Screaming at the can of food will not make it open itself.
I should not assume the patio door is open when I race outside to chase leaves.
If I play “dead cat on the stairs” while people are trying to bring in groceries or laundry,
one of these days it will really come true.
If I put a live mouse in my food bowl, I should not expect it to stay there until I get hungry.
The guinea pig likes to sleep once in a while. I will not watch him constantly.
If I bite the cactus, it will bite back.
I will not stand on the bathroom counter, stare down the hall,
and growl at nothing right after my human has finished watching “The X-Files.”
My human is capable of cooking bacon and eggs without my help.
Television and computer screens do not exist to backlight my lovely tail.
No matter how dangly and attractive they are, my human’s earrings are not cat toys.
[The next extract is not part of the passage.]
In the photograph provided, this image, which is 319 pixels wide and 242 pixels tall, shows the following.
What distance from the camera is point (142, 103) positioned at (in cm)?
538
The canned cat food is already dead. I do not need to kill it by swatting bits of it all over the floor.
Potted plants are not meat.
I will never be able to walk on the ceiling, and staring up the wall and screaming at it will not bring it any closer.
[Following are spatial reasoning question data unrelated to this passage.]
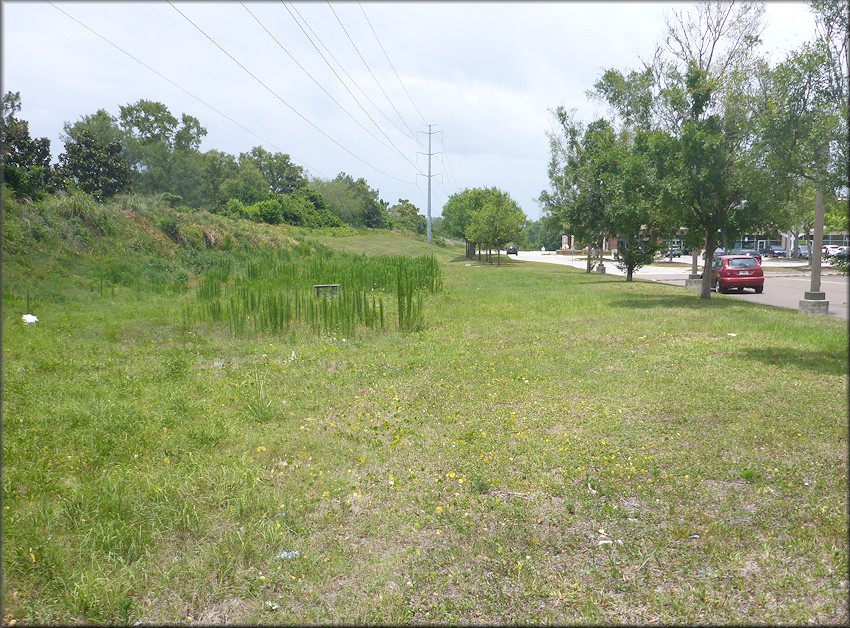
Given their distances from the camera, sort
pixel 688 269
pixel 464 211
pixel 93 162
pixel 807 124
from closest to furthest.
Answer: pixel 807 124
pixel 93 162
pixel 688 269
pixel 464 211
It is not a good idea to try to lap up the powdered creamer before it all dissolves in the boiling coffee.
If my human wants to share her sandwich with me, she will give me a piece.
She will notice if I start eating it from the other end.
The goldfish likes living in water and must be allowed to remain in its bowl.
I cannot leap through closed windows to catch birds outside.
The large dog in the back yard has lived there for six years. I will not freak out every time I see it.
If I must give a present to my human’s overnight guests,
my toy mouse is much more socially acceptable than a live cockroach, even if it isn’t as tasty.
As talented as I may be with kitty litter,
my human will not be impressed with my attempts to build sand castles in the litter box.